NAIROBI, July 25 – The government said Friday that efforts to ensure a return to normalcy in the schools affected by the wave of students’ unrest over the last two months in the country were top on its agenda.
In a statement, Education Permanent Secretary Karega Mutahi said that only 254 schools had been affected dismissing earlier reports that over 300 institutions had been caught up in the fracas. This, he added, represented 4.5 percent of secondary schools in the country.
The statement further indicated that 66 schools had already reopened while 25 others had partially resumed operations. The remaining 163 schools were still closed.
“For those that have experienced violence, opening will depend on the programmes drawn by their respective Boards of Governors. In such cases, screening of students will take place before the opening days set,” Karega informed.
In a bid to water down the reported extent of the crisis, the PS indicated that many of the schools had closed in order to reduce tension arising from strikes from neighboring schools. The reopening of these schools, he ordered, should be unconditional.
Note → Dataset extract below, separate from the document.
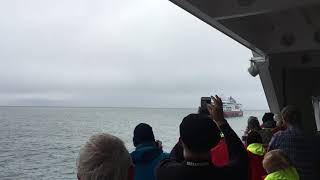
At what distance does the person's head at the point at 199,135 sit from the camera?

“The number remains low because students themselves have become vigilant in detecting those who want to disrupt learning,” he said.
According to statistics released by the Education Ministry, Central Province recorded the highest number of unrests at 68 schools, followed by Rift Valley with 55 schools and Eastern at 53. Nyanza recorded 27 incidents while Coast and Nairobi experienced 24 and 19 school strikes respectively. No disturbances were recorded in North Eastern Province.
The PS said that security forces would continue to apprehend those who participated in the destruction of property and present them for trial. He added that more students who are in police custody would be taken to court soon. Nearly one hundred students have been arraigned in court in the last one week to answer to charges of either arson or planning to commit a felony.
The move has attracted diverse opinions.
Maendeleo ya Wanawake (MYWO) dismissed the government’s decision to suspend, expel or take students who participated in the unrests to court. Chairperson, Rukia Subow said the government should first have investigated the causes of the unrests and given solutions before pointing fingers at the students.
She further called on parents, teachers, and the government to bear collective responsibility for the strikes and stop shifting blame to one another.
“Some of our legislators who are now seriously debating the school unrests, are the same ones who rebelled police orders and went matching on the streets just the other day, why make laws that you yourselves cannot follow?” she asked.
Subow also said effects of post election violence should not be ruled out since children watched images of antagonism, inhumanity and the carelessness that took place where even some politicians were involved.
Rukia also appealed to the students to stop making unrealistic demands and stop focusing on comfort in school instead concentrate on getting education.
Despite the government measures, cases of unrest continue. On Friday, students at Timbila Boys High School in Taita Taveta set ablaze a Sh2 million laboratory. According to a witness who spoke to Capital News the fire started at around 2am and destroyed everything in the facility.
Youth Affairs Minister Hellen Sambili on Friday added her voice to the reintroduction of the cane as a way of enhancing discipline in the schools.
“Kenyans from all walks of life are keen to get a solution to this problem because the youth of Kenya are our resource,” she said.
The educationist said she would give her recommendations to the Parliamentary Committee on Education which she hinted would include a review of the curriculum. She appealed to students to embrace dialogue in addressing their grievances.
Already a member of the Education committee, Voi MP Dan Mwazo, has supported the introduction of caning.
"Children must be disciplined and there is no way other than caning them," he said.